## Activity
The answer must consist solely of the lines from the one containing "scientific name: Procyon lotor" through the last line of the records below, repeated exactly, with all pictures omitted.

## Records to process

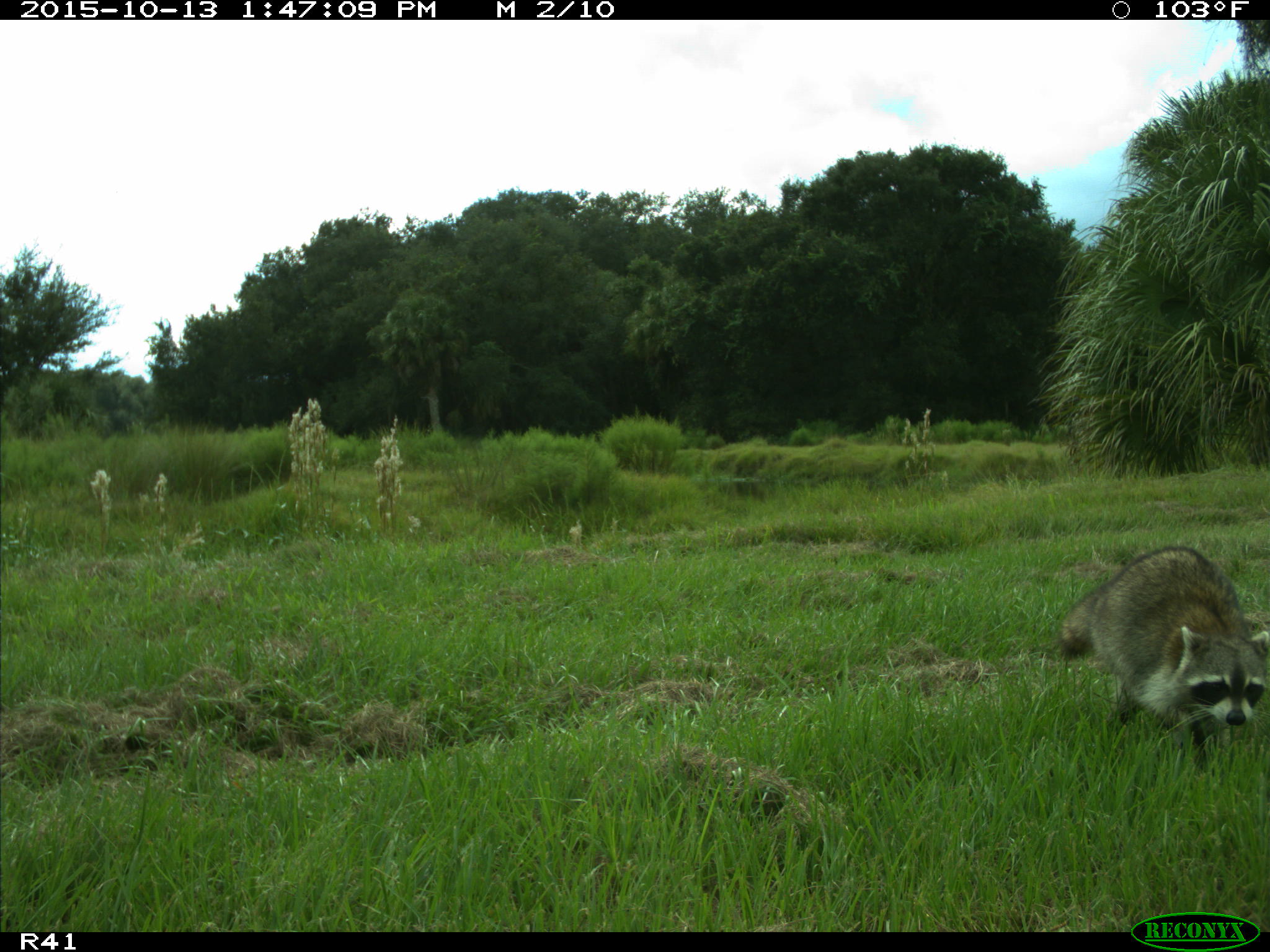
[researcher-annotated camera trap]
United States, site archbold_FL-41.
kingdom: Animalia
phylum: Chordata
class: Mammalia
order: Carnivora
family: Procyonidae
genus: Procyon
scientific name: Procyon lotor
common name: common raccoon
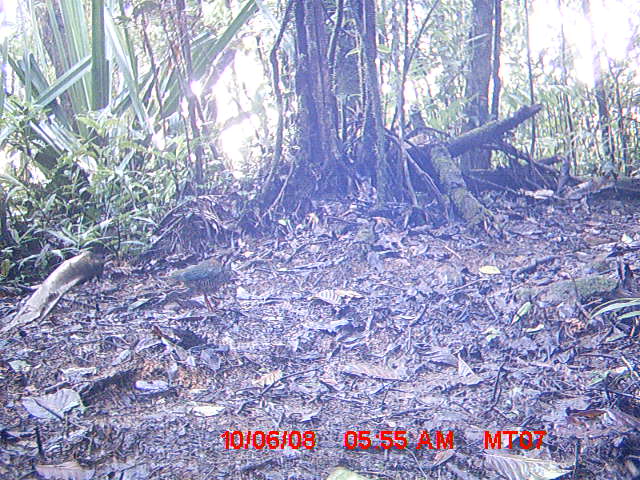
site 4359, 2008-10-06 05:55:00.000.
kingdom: Animalia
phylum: Chordata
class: Aves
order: Coraciiformes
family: Brachypteraciidae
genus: Brachypteracias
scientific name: Brachypteracias squamiger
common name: scaly ground-roller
Brachypteracias squamiger (scaly ground-roller), count 2.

## Completed task
scientific name: Procyon lotor
common name: common raccoon
site 4359, 2008-10-06 05:55:00.000.
kingdom: Animalia
phylum: Chordata
class: Aves
order: Coraciiformes
family: Brachypteraciidae
genus: Brachypteracias
scientific name: Brachypteracias squamiger
common name: scaly ground-roller
Brachypteracias squamiger (scaly ground-roller), count 2.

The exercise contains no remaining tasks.